Excerpt START

"""
Contains evaluation utilities for pytorch-based rewriting methods.
To use, simply call `compute_rewrite_quality_counterfact` with the
appropriate arguments, which returns a dictionary containing them.
"""

import typing
from itertools import chain

import nltk
import numpy as np
import scipy
import torch
from sklearn.feature_extraction.text import TfidfVectorizer
from transformers import AutoModelForCausalLM, AutoTokenizer

from dsets import AttributeSnippets
from util.generate import generate_fast
from util.perplexity import perplexity
from glue_eval.mmlu_eval_each import MMLUEval

def apply_template(tok, QAs, add_qa_prompt=False):
    if 'instruct' not in tok.name_or_path.lower():
        return_data = ''
        for q, a in QAs[:-1]:
            if a[-1] != '.':
                a += '.'
            return_data += f'{q} {a}\n'
        return_data += QAs[-1][0]
        return return_data
    else:
        qa_prompt = 'Question: {}\nAnswer: ' if add_qa_prompt else '{}'
        result = []
        # result.append({'role': 'system', 'content': 'Answer following questions concisely.'})

Excerpt END
Data for analysis START

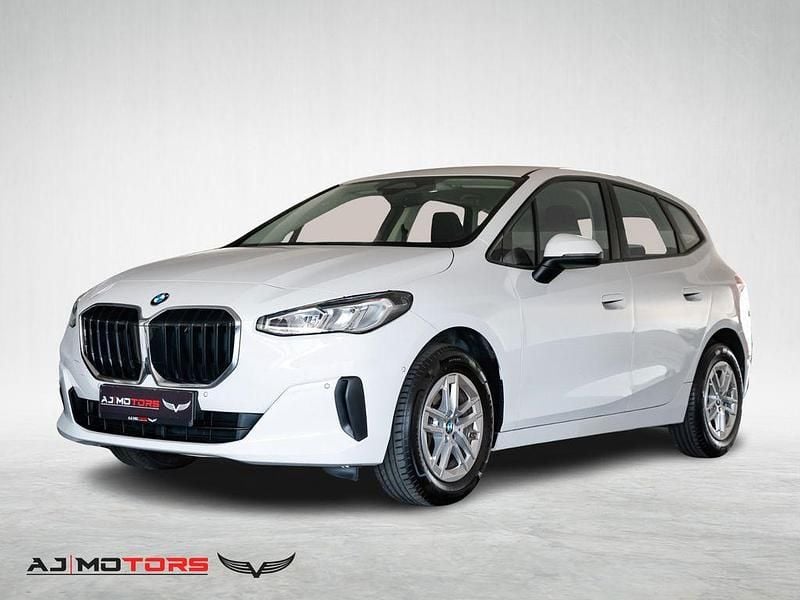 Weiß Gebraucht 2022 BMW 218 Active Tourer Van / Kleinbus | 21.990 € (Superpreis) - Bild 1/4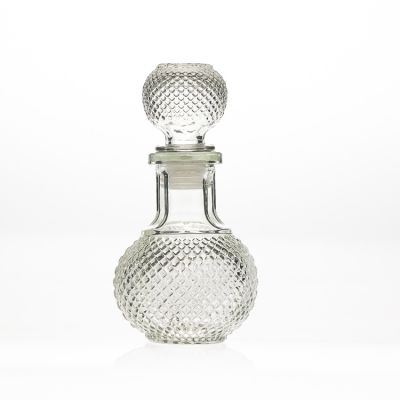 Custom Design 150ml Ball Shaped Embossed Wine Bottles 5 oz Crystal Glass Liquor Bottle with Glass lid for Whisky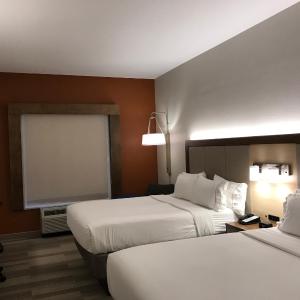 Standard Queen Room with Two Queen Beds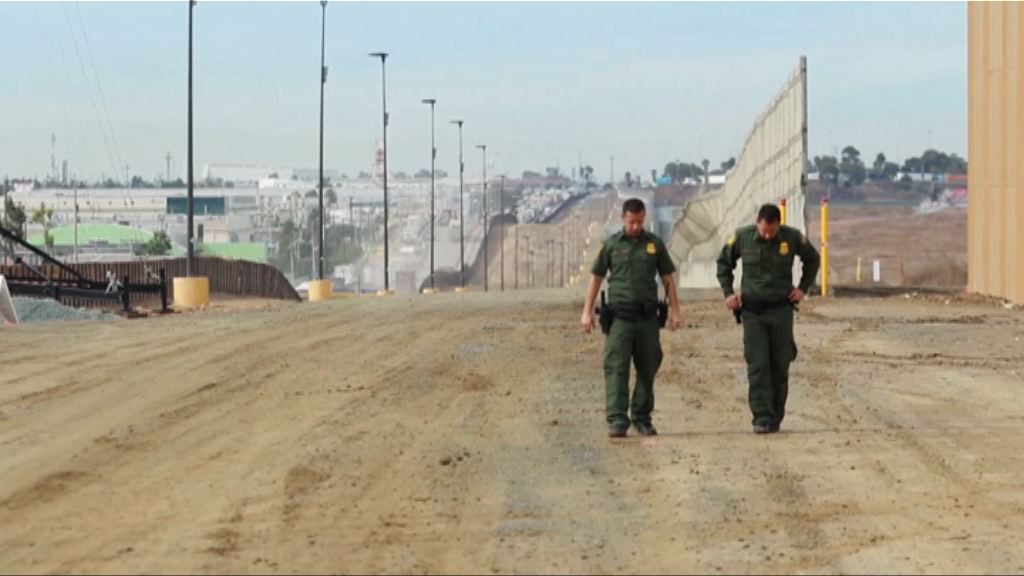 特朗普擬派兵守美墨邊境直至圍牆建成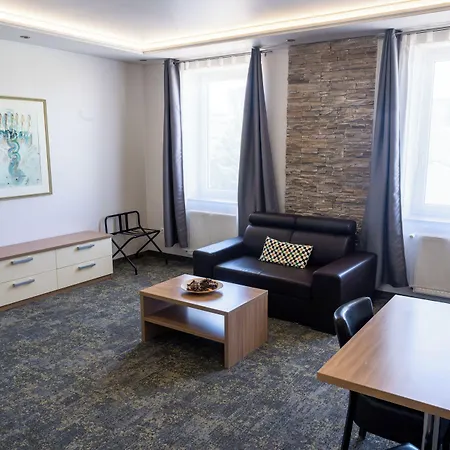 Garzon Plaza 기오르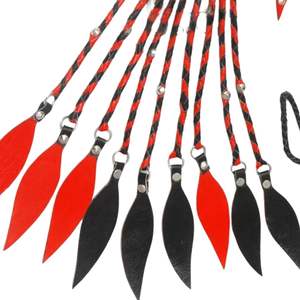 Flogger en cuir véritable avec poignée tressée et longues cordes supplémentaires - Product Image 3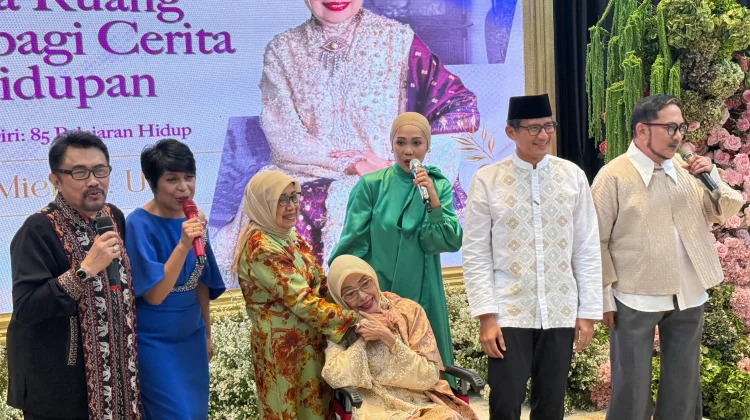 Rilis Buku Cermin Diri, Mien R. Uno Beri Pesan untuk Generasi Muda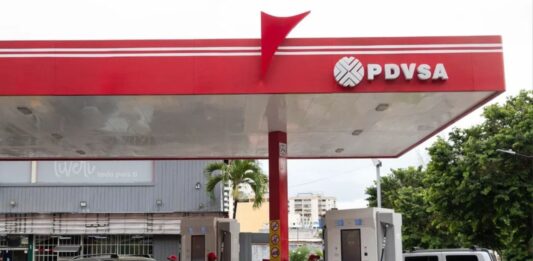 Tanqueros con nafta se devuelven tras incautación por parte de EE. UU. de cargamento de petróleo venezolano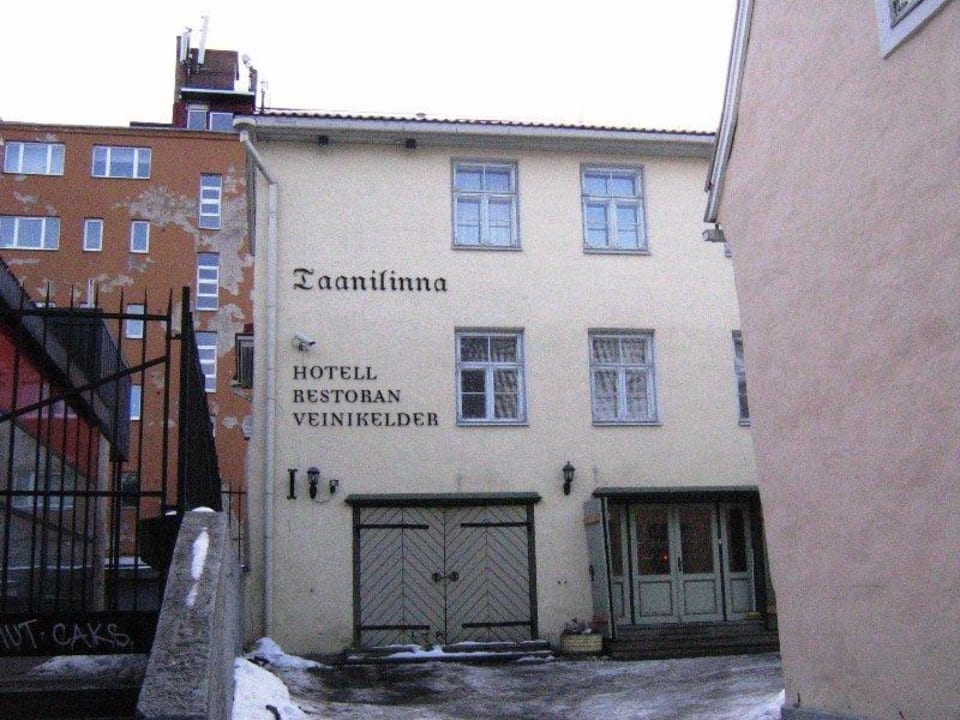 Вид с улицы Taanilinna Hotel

Data for analysis END

▶ Complete the following
1. According to the docstring at the top of the evaluation code, which function should be called to use these utilities?
2. Repeat the stretch of the evaluation code from "Contains evaluation utilities" through "dictionary containing them.", character for character.

▶ Answers to the exercise
1. `compute_rewrite_quality_counterfact`

2.
Contains evaluation utilities for pytorch-based rewriting methods.
To use, simply call `compute_rewrite_quality_counterfact` with the
appropriate arguments, which returns a dictionary containing them.